◆ Action item:
Where does "this" occur in the listing? Copy every line that holds it.

◆ Records shown:
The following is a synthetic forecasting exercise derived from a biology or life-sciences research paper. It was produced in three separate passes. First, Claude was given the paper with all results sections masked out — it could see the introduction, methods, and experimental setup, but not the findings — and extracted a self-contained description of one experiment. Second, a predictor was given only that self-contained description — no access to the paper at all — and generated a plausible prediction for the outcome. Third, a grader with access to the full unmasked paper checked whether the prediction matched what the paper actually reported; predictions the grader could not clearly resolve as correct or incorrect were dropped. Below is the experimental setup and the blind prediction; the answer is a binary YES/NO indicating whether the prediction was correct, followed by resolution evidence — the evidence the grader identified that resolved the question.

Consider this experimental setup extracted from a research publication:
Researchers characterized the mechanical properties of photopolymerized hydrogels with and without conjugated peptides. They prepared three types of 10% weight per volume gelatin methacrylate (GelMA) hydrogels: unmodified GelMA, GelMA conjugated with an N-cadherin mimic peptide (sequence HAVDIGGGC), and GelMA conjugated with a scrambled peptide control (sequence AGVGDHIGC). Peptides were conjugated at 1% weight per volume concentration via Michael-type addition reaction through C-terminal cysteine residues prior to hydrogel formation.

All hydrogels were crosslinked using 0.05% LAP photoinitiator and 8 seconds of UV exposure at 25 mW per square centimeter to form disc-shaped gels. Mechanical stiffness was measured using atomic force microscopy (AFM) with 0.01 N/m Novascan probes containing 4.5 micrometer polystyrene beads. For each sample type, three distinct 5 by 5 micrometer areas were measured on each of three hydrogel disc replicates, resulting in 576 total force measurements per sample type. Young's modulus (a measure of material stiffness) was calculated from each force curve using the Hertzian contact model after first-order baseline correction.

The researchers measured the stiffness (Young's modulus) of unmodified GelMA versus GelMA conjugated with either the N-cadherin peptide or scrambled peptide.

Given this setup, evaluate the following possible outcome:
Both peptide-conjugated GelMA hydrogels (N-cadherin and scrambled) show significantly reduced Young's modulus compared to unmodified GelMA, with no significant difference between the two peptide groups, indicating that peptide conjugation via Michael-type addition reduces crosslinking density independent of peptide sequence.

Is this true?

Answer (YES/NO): NO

◆ Your solution:
Consider this experimental setup extracted from a research publication:
Given this setup, evaluate the following possible outcome:
Is this true?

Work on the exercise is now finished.